Thursday, November 17, 2005

Benediction

...an invocation of divine blessing....

I’m rarely without $20 and a credit card in my pocket when I ride. Food. My concern is food: weekend rides have a way of growing along with the day and the weather, and I hate to have a beautiful pedal cut short because I have no engine left.

But this was a quick weekday afternoon summer spin, checking out my old ride to see if it would be comfortable for an upcoming tour using my mountain bike shoes and pedals. I wouldn’t be far from home since it was a quick spin after lunch -- grabbed three ones from my purse and stuffed them into my pocket in case a coffee shop called to me. I hopped the Greenway through uptown to Park Ave. and headed north to the River Road through the old flour-milling district.

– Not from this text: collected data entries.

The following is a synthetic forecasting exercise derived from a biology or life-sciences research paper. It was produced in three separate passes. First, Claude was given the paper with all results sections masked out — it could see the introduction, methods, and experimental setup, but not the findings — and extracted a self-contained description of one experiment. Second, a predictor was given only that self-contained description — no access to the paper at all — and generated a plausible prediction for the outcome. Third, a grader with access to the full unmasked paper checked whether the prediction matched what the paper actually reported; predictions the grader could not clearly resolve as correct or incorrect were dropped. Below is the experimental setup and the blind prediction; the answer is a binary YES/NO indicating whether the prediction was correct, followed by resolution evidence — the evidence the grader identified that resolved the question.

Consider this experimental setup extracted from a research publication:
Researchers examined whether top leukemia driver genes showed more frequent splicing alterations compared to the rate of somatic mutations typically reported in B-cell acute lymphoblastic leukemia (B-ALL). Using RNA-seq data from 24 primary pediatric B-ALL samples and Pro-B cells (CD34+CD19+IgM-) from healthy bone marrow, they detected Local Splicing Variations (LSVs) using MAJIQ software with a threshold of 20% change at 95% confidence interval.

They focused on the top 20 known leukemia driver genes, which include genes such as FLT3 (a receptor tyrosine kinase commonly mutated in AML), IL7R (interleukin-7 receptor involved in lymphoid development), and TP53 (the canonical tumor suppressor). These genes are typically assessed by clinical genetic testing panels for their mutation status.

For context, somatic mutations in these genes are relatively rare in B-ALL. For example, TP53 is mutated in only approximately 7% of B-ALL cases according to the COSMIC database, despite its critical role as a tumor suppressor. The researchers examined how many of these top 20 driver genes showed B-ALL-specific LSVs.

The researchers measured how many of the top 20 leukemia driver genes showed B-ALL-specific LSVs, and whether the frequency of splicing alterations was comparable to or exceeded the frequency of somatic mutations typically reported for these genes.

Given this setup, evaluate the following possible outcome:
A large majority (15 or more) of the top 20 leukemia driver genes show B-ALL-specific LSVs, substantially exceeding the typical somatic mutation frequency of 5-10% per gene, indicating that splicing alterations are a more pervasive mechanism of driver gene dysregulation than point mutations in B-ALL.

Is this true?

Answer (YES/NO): YES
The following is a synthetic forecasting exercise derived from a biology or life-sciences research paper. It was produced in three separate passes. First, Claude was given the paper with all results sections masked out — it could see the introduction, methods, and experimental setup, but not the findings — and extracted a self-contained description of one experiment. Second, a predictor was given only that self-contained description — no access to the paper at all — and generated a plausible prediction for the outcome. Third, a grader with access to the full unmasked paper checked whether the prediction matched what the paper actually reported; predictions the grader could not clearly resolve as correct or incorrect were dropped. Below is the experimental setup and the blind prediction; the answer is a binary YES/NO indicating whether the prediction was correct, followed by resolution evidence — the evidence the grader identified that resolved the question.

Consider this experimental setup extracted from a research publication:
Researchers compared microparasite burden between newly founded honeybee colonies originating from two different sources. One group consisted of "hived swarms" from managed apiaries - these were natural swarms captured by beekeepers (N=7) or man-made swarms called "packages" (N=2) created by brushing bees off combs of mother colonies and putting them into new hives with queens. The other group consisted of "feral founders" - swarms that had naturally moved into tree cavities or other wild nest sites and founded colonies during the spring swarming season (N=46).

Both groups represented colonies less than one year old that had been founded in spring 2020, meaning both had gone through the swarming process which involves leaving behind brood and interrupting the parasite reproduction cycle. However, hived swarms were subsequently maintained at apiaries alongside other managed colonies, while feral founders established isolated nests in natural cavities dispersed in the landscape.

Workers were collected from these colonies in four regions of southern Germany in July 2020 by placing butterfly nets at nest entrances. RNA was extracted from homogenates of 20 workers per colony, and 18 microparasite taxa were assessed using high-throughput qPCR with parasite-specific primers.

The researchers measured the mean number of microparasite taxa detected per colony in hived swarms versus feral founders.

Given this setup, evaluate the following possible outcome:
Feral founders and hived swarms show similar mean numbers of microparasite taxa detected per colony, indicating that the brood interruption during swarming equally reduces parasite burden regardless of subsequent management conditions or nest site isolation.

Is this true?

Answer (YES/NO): NO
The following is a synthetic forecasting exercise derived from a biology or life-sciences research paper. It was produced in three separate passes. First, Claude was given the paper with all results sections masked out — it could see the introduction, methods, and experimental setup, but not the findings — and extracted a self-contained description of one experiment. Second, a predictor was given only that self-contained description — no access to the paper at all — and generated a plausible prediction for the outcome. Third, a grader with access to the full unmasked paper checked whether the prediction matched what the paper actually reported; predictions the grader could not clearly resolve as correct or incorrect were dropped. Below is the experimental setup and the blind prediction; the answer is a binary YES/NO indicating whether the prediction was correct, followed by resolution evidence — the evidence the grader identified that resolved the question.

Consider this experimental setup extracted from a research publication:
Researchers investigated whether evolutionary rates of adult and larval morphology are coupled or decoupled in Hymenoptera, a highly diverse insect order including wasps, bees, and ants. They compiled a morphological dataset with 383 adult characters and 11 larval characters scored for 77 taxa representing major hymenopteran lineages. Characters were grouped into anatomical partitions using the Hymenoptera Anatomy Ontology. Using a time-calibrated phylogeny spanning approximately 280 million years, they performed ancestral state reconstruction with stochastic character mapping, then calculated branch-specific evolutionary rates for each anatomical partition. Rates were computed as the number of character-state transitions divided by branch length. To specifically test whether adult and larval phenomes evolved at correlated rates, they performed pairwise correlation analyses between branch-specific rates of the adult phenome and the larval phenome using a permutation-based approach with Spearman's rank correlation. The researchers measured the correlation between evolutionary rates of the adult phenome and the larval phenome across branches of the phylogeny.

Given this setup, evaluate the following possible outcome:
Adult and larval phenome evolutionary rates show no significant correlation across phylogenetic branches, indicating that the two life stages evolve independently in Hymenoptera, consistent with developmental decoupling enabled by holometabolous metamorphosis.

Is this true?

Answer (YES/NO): YES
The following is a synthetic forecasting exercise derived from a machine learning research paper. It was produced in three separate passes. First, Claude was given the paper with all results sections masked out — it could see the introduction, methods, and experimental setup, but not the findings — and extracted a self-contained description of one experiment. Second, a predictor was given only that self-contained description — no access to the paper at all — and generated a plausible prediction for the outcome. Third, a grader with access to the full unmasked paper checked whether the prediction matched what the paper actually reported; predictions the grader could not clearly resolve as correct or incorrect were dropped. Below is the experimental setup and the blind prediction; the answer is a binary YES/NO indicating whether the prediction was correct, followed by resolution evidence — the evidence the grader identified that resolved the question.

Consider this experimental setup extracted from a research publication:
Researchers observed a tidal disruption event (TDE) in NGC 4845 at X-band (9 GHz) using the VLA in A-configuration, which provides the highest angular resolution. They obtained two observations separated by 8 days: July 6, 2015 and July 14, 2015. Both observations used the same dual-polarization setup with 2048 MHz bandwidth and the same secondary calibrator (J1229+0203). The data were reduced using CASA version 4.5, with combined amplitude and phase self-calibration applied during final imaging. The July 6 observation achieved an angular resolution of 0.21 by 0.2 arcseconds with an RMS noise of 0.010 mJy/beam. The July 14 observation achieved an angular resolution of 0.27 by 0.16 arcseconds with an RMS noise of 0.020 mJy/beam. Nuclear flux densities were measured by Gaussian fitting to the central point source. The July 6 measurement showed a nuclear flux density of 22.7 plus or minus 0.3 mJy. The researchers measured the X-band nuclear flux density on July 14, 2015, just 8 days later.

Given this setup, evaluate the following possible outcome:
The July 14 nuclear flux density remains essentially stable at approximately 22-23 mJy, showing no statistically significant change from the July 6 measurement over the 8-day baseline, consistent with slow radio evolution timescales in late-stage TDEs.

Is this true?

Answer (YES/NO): NO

It was a beautiful afternoon. I skirted downtown on 3rd and headed toward the bike highway just as rush hour was beginning.

I don’t quite know what it was about this man on the corner. He clutched his sign, stood on the cement while the horde sat in its car at the stoplight and then passed him rushing to somewhere on a beautiful afternoon. Tall, proud to be a part of all of us, humble; he watched, not with accusations nor pleading nor indignation, but with humility and concern. This man watched us all with quiet intensity.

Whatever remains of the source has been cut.